• **Source document**:
══════════════════════════════

Ok .... now we really think we've seen one. Let us explain...

The original WebAttacker was a set of exploits sold as a package. The idea was to allow would-be evil WebMeisters to add drive-by downloads to their websites for whatever reason they might have. The original developers would release a new version every other month or so. As new exploits were discovered, the WA authors would add them to their package. All went well (for them) until about September 2006, when they tried to add one of the September 0-days, and their implementation was buggy. It just didn't work. The next couple of months saw them trying to add a couple more exploits-du-jour, and unforch, they didn't work either. Their user base abandoned them for other packages (which we now now to be MPack, IcePack and Neosploit) which _did_ work, and they lost their market share. WebAttacker went the way of any software package that doesn't work.

══════════════════════════════

• **Problem to solve**: Carry the piece about the WebAttacker exploit package forward from its final sentence. The records aren't needed for this work.

• **Data listing**:
══════════════════════════════

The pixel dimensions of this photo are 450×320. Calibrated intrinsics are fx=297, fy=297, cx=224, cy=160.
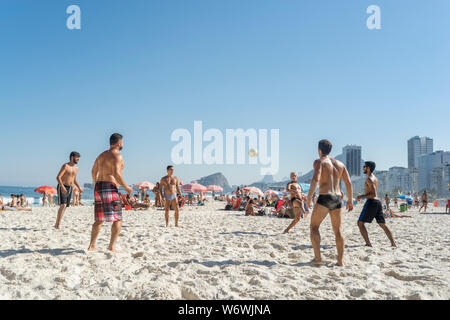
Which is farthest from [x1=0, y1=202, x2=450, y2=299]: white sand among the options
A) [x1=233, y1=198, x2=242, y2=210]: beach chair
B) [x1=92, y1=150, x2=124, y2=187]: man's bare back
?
[x1=233, y1=198, x2=242, y2=210]: beach chair

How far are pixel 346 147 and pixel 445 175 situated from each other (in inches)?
3587

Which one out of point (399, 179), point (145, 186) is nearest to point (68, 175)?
point (145, 186)

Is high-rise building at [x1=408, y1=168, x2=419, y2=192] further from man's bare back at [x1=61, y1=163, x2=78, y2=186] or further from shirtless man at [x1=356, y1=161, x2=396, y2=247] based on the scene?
man's bare back at [x1=61, y1=163, x2=78, y2=186]

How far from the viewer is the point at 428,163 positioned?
423ft

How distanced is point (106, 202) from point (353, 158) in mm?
199297

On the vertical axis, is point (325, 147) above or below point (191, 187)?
above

══════════════════════════════

• **Result below**:
This weekend, however, it seems that they've re-surfaced. Our researchers have noticed URLs being spammed out, with exploit packages that look similar to Mpack/ Icepack but different, and very reminiscent of the original WebAttacker... exploit urls are reminiscent... launcher scripts are reminiscent, even to the point of determining if they are running on the archiac Windows 98 (but then doing nothing with that information). Nothing newer than ANI (MS07-017), but it doesn't include Winzip and Quicktime, which again makes it different from MPack/ Icepack.

It looks like they're ba-a-a-ack!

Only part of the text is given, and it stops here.